In any case, a study by the Congressional Research Service demonstrates that even 401(k) participants who do everything by the book-socking away 8% of their earnings into a conservative lifecycle fund over 30 years-are exposed to an enormous amount of risk. Based on historical measures of risk and returns, the luckiest 5% will end up with more than four times as much as the unluckiest 5%, who will see a drop in living standards at retirement despite years of diligent saving. It’s no wonder the average 401(k) participant has only 20-40% of what she needs to be on track to maintain her living standards in retirement.

This all comes at enormous cost. Taxpayer subsidies for retirement plans totaled $114 billion in 2007. If this were distributed directly to retirees, every American 65 and over would receive a check worth over $3,000 per year, or nearly a quarter of the average Social Security individual retirement benefit. And this understates the total long-term cost of tax breaks for contributions made to retirement plans in 2007, which is nearly double that amount.

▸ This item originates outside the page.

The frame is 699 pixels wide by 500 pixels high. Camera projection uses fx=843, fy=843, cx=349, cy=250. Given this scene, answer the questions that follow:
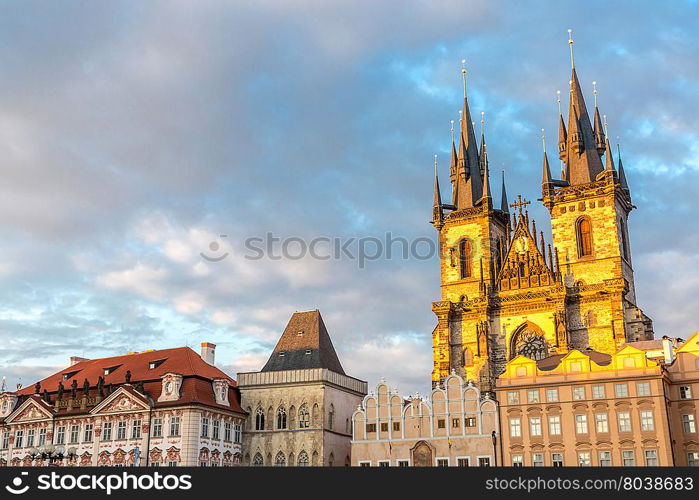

If we’re going to make taxpayers subsidize the private retirement system, it should at least do a better job. We need a universal system, not one that leaves half of us behind. We need a secure system, not one that gambles with our retirement and allows us to outlive our savings. And we need an adequate system funded through steady contributions and managed efficiently, not one where the tap turns on and off and the bucket is leaky.

Traditional pensions work well for workers who have them. But not all employers are in a position to take on long-term pension obligations. Given that 401(k) plans have failed to provide most workers with adequate and secure retirement, we need a comprehensive solution: a retirement system for the 21st century that combines the best features of both traditional pensions and 401(k) plans in order to minimize-not simply shift-costs and risks. And this system will need to be the shared responsibility of employers, employees, and the government.

We need solutions that will meet these goals in the real world, not in an idealized one. Although the Retirement USA has not endorsed any particular proposal, I do want to mention that as part of EPI’s Agenda for Shared Prosperity, Professor Teresa Ghilarducci has developed a Guaranteed Retirement Account plan that conforms to the principles we are unveiling today. Thanks to the Rockefeller Foundation, we have been able to spread the word about our plan and engage others to consider it. But to achieve comprehensive reform, we will need more than one plan, and more than one group. This is why EPI is very pleased to be part of the Retirement USA initiative.

We look forward to working with our other partners and other organizations in pushing for a universal, secure, and adequate system that in conjunction with Social Security will ensure retirement sufficiency for America.